Un même gène colore les papillons de jour et camoufle ceux de nuit

Publié par Adrien,
Source: CNRS-INEEAutres langues:
Restez toujours informé: suivez-nous sur Google Actualités (icone ☆)

Dans les forêts tropicales d'Amérique latine, les papillons toxiques du genre Heliconius arborent sur leurs ailes des motifs aux couleurs vives que les prédateurs apprennent à reconnaître et éviter. Pour une meilleure protection, différentes espèces de papillons, vivant sur un même territoire, s'imitent mutuellement, alors qu'une même espèce vivant dans des régions différentes peut arborer des motifs distincts. Comment ces papillons réalisent-ils cette étonnante stratégie évolutive ? Dans un article publié dans Nature le 1er juin 2016, une équipe internationale composée de chercheurs du Centre d'Ecologie Fonctionnelle et Evolutive (CEFE - CNRS/Université de Montpellier/Université Paul Valéry Montpellier 3/EPHE) et de l'Institut Systématique, Evolution, Biodiversité (ISYEB - CNRS/MNHN/UPMC/EPHE), a identifié le gène responsable des différences d'agencement des couleurs chez ces papillons. Plus étonnant, ce même gène appelé, cortex, contrôle également la variation de coloration chez une espèce nocturne des régions tempérées, la phalène du bouleau. Ce gène révèle ici un rôle jusque-là inconnu, surprenant, montrant comment la sélection naturelle remodèle les fonctions ancestrales pour former de nouvelles adaptations.

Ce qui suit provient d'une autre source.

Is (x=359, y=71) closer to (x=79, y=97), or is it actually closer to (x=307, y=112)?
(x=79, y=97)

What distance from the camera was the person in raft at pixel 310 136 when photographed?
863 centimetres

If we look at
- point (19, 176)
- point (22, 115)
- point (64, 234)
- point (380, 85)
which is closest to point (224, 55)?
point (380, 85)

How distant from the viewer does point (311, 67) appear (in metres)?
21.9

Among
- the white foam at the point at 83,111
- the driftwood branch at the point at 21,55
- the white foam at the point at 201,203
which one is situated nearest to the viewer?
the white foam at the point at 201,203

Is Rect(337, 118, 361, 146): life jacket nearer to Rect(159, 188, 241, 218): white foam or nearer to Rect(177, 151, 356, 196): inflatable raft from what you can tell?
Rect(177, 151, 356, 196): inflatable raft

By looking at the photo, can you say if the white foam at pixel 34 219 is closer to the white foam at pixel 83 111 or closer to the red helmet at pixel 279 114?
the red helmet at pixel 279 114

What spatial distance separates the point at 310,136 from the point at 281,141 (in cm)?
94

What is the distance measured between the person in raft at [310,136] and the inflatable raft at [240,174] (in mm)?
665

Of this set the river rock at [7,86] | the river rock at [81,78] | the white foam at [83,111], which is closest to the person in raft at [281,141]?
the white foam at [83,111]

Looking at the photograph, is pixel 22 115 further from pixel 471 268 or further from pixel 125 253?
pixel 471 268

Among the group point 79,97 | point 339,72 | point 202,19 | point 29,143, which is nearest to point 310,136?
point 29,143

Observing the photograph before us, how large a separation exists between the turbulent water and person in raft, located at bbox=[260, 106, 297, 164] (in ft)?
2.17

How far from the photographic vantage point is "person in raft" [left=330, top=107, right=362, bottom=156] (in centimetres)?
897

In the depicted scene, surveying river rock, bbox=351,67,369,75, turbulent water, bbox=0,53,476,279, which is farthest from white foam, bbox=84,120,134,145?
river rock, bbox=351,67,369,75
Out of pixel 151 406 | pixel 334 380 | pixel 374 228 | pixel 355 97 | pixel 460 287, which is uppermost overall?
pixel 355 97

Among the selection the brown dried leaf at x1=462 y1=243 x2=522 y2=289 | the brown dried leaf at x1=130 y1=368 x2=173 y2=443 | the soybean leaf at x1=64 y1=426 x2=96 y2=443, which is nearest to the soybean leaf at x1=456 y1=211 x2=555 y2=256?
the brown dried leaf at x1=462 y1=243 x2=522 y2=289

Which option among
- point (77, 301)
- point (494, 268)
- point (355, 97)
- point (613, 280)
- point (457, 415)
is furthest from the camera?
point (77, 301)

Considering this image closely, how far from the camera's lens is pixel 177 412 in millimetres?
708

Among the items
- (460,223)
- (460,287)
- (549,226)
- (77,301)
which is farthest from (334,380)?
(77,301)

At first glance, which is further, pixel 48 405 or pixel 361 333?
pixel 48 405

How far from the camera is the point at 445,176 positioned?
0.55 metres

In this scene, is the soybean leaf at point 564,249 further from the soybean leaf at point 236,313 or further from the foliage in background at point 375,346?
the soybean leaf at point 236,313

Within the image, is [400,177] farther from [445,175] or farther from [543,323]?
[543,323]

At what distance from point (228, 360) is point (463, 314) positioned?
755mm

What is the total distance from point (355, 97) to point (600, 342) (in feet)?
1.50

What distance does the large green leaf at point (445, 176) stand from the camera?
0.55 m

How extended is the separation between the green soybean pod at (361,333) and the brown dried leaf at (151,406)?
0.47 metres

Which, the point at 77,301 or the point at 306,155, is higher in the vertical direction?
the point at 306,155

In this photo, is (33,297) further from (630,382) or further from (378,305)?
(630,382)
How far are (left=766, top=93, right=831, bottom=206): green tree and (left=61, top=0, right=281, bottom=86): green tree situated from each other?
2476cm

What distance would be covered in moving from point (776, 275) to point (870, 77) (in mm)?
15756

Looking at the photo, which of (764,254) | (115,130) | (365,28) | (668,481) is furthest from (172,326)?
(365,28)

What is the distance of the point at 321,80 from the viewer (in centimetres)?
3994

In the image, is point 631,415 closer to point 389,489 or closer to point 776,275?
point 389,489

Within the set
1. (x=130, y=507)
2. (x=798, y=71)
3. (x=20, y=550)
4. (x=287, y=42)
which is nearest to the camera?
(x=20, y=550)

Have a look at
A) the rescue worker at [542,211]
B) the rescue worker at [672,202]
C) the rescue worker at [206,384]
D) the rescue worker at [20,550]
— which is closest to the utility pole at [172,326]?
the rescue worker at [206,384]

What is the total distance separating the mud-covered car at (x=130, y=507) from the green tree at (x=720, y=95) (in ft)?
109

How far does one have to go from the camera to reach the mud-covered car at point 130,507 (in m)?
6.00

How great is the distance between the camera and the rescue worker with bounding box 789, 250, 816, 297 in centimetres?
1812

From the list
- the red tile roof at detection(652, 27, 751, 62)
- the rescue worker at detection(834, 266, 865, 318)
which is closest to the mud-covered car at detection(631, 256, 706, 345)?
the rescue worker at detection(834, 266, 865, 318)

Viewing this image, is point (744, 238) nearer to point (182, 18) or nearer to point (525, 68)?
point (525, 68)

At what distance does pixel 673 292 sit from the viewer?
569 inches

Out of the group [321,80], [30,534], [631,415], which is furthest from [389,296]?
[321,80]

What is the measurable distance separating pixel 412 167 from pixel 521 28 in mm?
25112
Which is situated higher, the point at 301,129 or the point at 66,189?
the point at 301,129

Quatre formes colorées du papillon Amazonien Heliconius numata, dont l'agencement précis des couleurs joue le rôle d'avertissement de leur toxicité, et détermine la survie face aux prédateurs. Au milieu, deux formes, typique et mélanique, du papillon de nuit européen, la phalène du bouleau, dont les différences de coloration participent au camouflage sur des substrats différents. Toutes ces variations importantes dans la survie sont contrôlées par le même gène, cortex, qu'une équipe internationale vient de mettre en évidence. © Mathieu Joron

Dans cette étude, les scientifiques sont parvenu a identifié le gène qui contrôle les variations des motifs colorés chez trois espèces différentes d'Heliconius. Deux de ces espèces ont des motifs de couleurs presque identiques, une convergence appelée mimétisme et évoluant sous l'action de la sélection naturelle. La troisième espèce a des motifs d'avertissement très différents. Ce même gène, appelé cortex, contrôle donc à la fois la ressemblance et les différences de motifs entre ces espèces toxiques.

Indépendamment, un groupe de chercheurs de Liverpool a également montré que le gène cortex contrôle le camouflage et le fameux "mélanisme industriel" chez la Phalène du bouleau. Ces papillons nocturnes européens, icônes de l'action de la sélection naturelle, présentent typiquement une coloration blanche marbrée, grâce à laquelle ils sont parfaitement camouflés durant la journée sur les troncs couverts de lichens. Mais en Grande-Bretagne, au cours de la révolution industrielle, les phalènes ont changé de couleur. En effet, les individus sombres, mieux camouflés sur les troncs noircis par la pollution, sont devenus majoritaires. Suite à l'introduction d'une loi sur la pureté de l'air, ces papillons pâles sont redevenus prédominants. Les chercheurs ont montré que le changement de coloration a été produit par une mutation dans le gène cortex, qui a eu lieu environ 30 ans avant la première observation de phalènes noires à Manchester.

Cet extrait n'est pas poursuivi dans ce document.